:: TEXT SEGMENT ::
On Pete’s ongoing affair: Before the show’s fifth season began, Weiner told Kartheiser that his Pete Campbell “would be looking for a mistress” this year. As the actor has come to see it, his character is seeking to feel handsome and desired again, much as he says in the finale. To hear Weiner tell it, the character is uncomfortable with success, and he’s having a lot of it as the firm’s breadwinner. “He really has made it,” explains Weiner, “and I think he really, really wants to change the way he feels.”

On Joan accepting the indecent proposal: Just as Hendricks’ suggested in this week’s Hollywood Reporter cover story, she’s still torn about her character’s decision to sleep with a Jaguar dealer in exchange for partner status at Sterling Cooper Draper Pryce. Still, she recognizes why Joan -- a single mother supporting a child entirely on her own -- did what she did, suggesting her character is “such a tiger mother.” Weiner chimes in to voice his surprise with the debate the episode has generated, particularly given Joan’s past decisions: “People who think this is out of character haven’t watched the show,” he says, adding “I don’t think you’d judge her for a second if she were a guy.”

On the Nancy Sinatra song, ‘You Only Live Twice’: Weiner had almost used the Sinatra song at the end of the pilot, and has been waiting ever since for the right time. He selected it to round out the finale episode because, as he sees it, the lyrics say so much about Don and the rest of the cast.

:: RECORDED DATA ::
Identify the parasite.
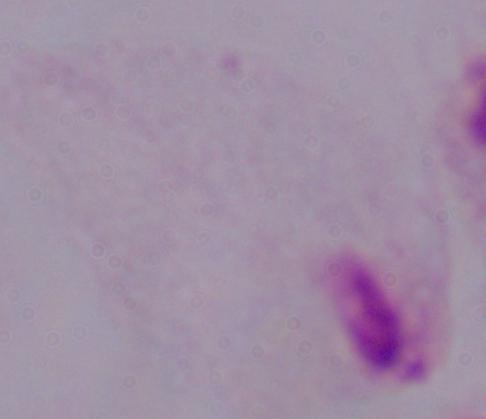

:: TASK DETAILS ::
Can you copy the finale text between "On the Nancy" and "of the cast.", inclusive, and swap "pilot" for "premiere"? The data plays no part in any of this.

:: REPLY ::
On the Nancy Sinatra song, ‘You Only Live Twice’: Weiner had almost used the Sinatra song at the end of the premiere, and has been waiting ever since for the right time. He selected it to round out the finale episode because, as he sees it, the lyrics say so much about Don and the rest of the cast.